05-13-2004, 01:04 PM
You are not alone. I get several unknown address e-mails everyday. The first time I noticed it was I opened an e-mail from my wife to me. Looked normal, but when I opened it it was a virus. The firewall alerted me and would not permit the material to open. When she checked into it she found someone had apparently hacked into her e-mail address. My buddy told me someone hacked into his and was sending out porn material. Seems they place a letter or number in front of your normal address and send out this crap. If I don't recognize the account, I delete it immediately.

william iorg
05-13-2004, 01:30 PM
Az, Good idea, i would not have thought of that.
I guess I have been lucky but I have had very trouble of this kind until these past three or four months. the last month or two being the worst.

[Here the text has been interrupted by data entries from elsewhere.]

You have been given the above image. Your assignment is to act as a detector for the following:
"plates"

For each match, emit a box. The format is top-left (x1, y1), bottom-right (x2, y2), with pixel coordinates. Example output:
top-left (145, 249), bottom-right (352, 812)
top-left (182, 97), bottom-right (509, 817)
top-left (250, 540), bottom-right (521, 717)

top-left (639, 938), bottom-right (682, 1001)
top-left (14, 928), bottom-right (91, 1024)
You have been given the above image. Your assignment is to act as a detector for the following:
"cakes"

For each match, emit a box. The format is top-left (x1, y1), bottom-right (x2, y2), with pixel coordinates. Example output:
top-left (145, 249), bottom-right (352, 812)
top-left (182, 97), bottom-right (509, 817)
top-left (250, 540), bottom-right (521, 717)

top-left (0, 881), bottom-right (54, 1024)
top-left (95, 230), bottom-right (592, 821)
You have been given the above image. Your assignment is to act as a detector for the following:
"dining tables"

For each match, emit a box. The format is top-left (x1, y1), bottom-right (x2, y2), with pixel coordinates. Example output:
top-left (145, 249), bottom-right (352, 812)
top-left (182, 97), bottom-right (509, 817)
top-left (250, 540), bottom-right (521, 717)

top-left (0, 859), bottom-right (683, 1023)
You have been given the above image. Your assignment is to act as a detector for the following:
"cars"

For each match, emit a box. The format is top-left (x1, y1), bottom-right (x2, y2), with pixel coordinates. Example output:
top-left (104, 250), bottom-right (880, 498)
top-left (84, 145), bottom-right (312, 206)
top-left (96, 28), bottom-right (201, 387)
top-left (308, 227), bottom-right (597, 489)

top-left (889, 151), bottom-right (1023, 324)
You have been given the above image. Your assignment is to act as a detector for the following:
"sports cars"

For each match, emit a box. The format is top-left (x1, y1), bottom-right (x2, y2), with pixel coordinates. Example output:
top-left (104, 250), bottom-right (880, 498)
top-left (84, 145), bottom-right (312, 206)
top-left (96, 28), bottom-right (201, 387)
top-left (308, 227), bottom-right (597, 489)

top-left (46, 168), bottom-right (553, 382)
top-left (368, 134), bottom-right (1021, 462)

DiRL, Thanks for explaining how the forum works in this regard.

Jack Monteith
05-13-2004, 03:08 PM
Mailwasher let's you preview your mail and lets you delete the spam before you download it into your email program. The free version does preview despite what the chart says, although it doesn't work with Hotmail. I was getting emails with large viruses attached and Mailwasher got rid of them before I spent 5 minutes downloading them, and deleting them from my email.
http://www.mailwasher.net/

Bye
Jack

jb12string
05-13-2004, 03:26 PM
MikeG, Was that a political statement? ;)

MikeG
05-13-2004, 03:29 PM
MikeG, Was that a political statement? ;)

Nope - just the truth! :D

jb12string
05-13-2004, 03:53 PM
Glad you feel that way! :D

MikeG
05-13-2004, 07:01 PM
To be fair, I did go back and look at that account, to see if any of the Democratic party spam was on the subject of firearms. I know they've sent out emails on continuing the assualt-weapons ban, but the mailbox only keeps stuff for 30 days. So it had some, uh, 'positions' (trying to be polite and stick with the subject here) on other things.

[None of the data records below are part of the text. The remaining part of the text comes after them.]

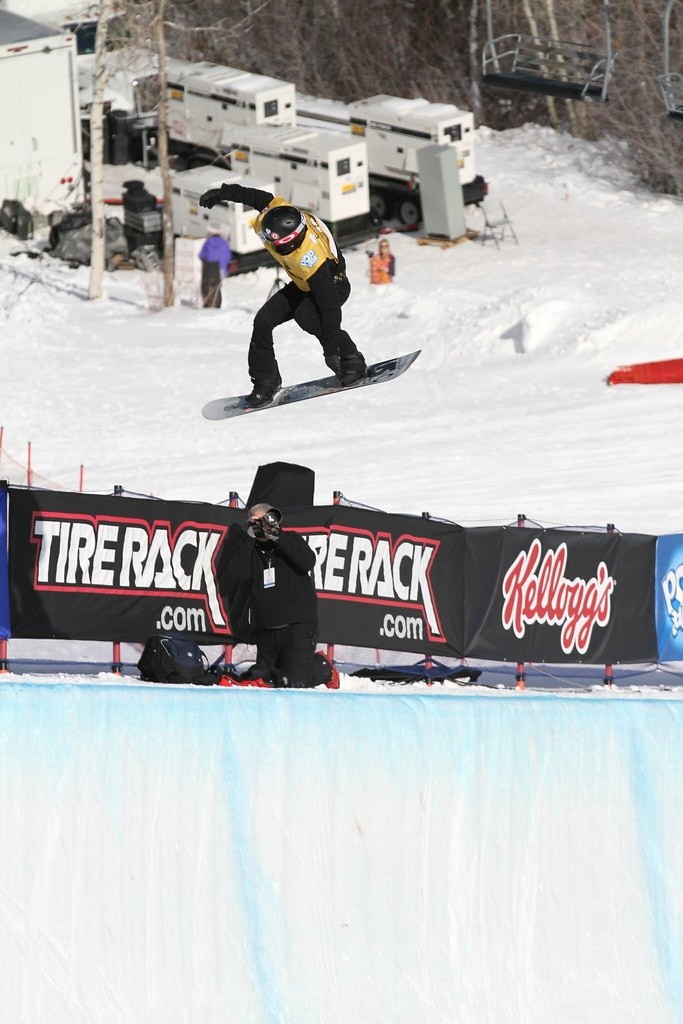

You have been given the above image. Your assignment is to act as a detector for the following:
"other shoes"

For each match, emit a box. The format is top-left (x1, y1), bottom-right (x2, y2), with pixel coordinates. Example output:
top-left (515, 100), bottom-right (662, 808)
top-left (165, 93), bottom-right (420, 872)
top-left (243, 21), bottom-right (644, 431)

top-left (316, 650), bottom-right (340, 689)
top-left (248, 379), bottom-right (282, 408)
top-left (340, 356), bottom-right (367, 386)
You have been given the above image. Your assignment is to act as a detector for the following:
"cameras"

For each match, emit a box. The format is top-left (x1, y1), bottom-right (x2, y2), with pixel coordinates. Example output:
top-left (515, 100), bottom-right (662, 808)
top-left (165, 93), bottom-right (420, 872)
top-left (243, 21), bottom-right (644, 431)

top-left (259, 508), bottom-right (282, 534)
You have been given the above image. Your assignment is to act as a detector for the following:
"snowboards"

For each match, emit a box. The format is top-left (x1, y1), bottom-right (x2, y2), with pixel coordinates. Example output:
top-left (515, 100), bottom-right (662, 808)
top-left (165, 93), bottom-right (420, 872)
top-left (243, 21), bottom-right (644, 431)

top-left (202, 349), bottom-right (422, 421)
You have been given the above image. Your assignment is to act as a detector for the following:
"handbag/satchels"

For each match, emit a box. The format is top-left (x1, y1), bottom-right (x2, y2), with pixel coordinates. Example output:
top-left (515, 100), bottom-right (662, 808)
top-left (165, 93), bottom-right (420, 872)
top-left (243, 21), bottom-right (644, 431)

top-left (137, 635), bottom-right (210, 684)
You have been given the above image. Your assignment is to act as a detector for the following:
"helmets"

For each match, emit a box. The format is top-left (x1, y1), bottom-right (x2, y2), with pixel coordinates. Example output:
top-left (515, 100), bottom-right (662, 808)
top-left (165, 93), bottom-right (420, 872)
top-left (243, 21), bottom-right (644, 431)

top-left (261, 205), bottom-right (306, 256)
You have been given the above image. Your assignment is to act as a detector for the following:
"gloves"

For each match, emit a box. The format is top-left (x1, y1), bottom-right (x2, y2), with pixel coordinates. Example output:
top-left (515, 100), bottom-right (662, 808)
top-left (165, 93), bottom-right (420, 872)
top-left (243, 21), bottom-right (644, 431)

top-left (199, 188), bottom-right (223, 210)
top-left (295, 298), bottom-right (316, 322)
top-left (264, 525), bottom-right (280, 542)
top-left (246, 525), bottom-right (261, 539)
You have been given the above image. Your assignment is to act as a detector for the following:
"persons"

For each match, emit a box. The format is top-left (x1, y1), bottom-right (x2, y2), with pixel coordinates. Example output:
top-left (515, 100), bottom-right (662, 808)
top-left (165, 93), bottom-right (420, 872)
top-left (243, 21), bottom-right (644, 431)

top-left (199, 183), bottom-right (367, 406)
top-left (370, 240), bottom-right (395, 284)
top-left (218, 503), bottom-right (340, 690)
top-left (199, 230), bottom-right (231, 287)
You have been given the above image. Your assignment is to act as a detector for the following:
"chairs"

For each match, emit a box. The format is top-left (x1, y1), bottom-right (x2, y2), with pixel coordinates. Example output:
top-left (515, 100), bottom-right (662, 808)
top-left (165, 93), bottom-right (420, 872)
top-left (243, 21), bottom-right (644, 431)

top-left (479, 198), bottom-right (522, 249)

I am going to check it about once a week and see what comes up in their mailings that's related to 2nd amendment issues. I'm sure with the AWB sunset this fall, we'll have plenty to review, whether we want to or not.....

AZ223
05-13-2004, 09:29 PM
[QUOTE=Jack Monteith]Mailwasher let's you preview your mail and lets you delete the spam before you download it into your email program. The free version does preview despite what the chart says, although it doesn't work with Hotmail. I was getting emails with large viruses attached and Mailwasher got rid of them before I spent 5 minutes downloading them, and deleting them from my email.
http://www.mailwasher.net/

Mailwasher is great; I use the free version as well. It does work with Yahoo, but the free version is only good for one account. Nice part is that it bounces the email back to the server, essentially telling it there's no-one at your address, which can cut down on future spam.

william iorg
05-14-2004, 04:34 AM
Jack,
Thanks for the link

El Lobo
05-14-2004, 04:20 PM
Hey Guys,

I'm actually experiencing a decrease in spam. I'm at RifleMag.Com, and received a couple hundred last month, but its trailed off to almost nothing at this point.

Lobo in West Virginia

MikeG
05-14-2004, 09:25 PM
It comes and goes. The ISPs get better filters, then the spammers find ways around them. Stay on the alert.....

JohnK
05-14-2004, 10:39 PM
I started using K9 (http://keir.net/k9.html) to suplement the Mozilla spam filter this week. In the first couple hours of using it K9 was already catching things that Mozilla was missing. So far it seems like a great tool to help manage the incoming spam.